What are the most significant risks that could jeopardize the success of the project? How are these risks being managed? What contingency plans are ready?
The current most significant risk is to integrate the camera and audio modules together. We are facing quite a bit of python compatibility issues on the Jetson. We have a naive solution (contingency), where we write a shell scripts that execute each of the module using a different version of python. However, this is extremely inefficient. Alternatively, we are thinking of resetting the Jetson or at least resetting the jetson module.

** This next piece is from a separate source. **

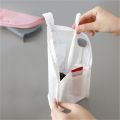 1 Pc Folding Zipper Travel Makeup Brush Bag Portable Mesh Cosmetic Bag Travel Makeup Bag Toothbrush Washing Organizer.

We are also having troubles using a complete digital signal processing approach in separating speech. We realised that beamforming was not sufficient in separating speech, and have turned to Phase Difference Channel Weighting (PDCW) and Suppression of Slowly-varying components and the Falling edge of the power envelope (SSF), which Stella is currently testing.
The contingency plan is a deep learning speech separation approach. Charlie has obtained significant success in using deep learning to separate speech, but the deep learning model he has used cannot be used in real-time due to processing latency. We demonstrated it during our demo during the week, and showed the results of using this deep learning approach. Professor Sullivan and Janet seem sufficiently convinced that our approach is logical.
Were any changes made to the existing design of the system (requirements, block diagram, system spec, etc)? Why was this change necessary, what costs does the change incur, and how will these costs be mitigated going forward?
Yes. We are probably going to use a deep learning approach in separating speech given that the results we are getting is spectacular. This change was necessary as a conventional signal processing method given our microphone array is not sufficient in separating non-linear combination of speeches. Deep learning approaches are known to be able to learn and adapt to non-linear manifolds of the training instance. This is the reason why our current deep learning approach is extremely successful in separating overlapping speech.
Provide an updated schedule if changes have occurred.
No change to schedule.
This is also the place to put some photos of your progress or to brag about a component you got working.
The biggest thing to brag about this week is numerical values to show how successful our deep learning approach is
When one speaker is speaking (isolated case), we get a Word Error Rate (WER) of about 40%. We tested two cases where two speakers are speaking at once, and when one speaker interrupts. Using our speech separation technique, we are getting a nearly comparable WER as compared to the isolated case.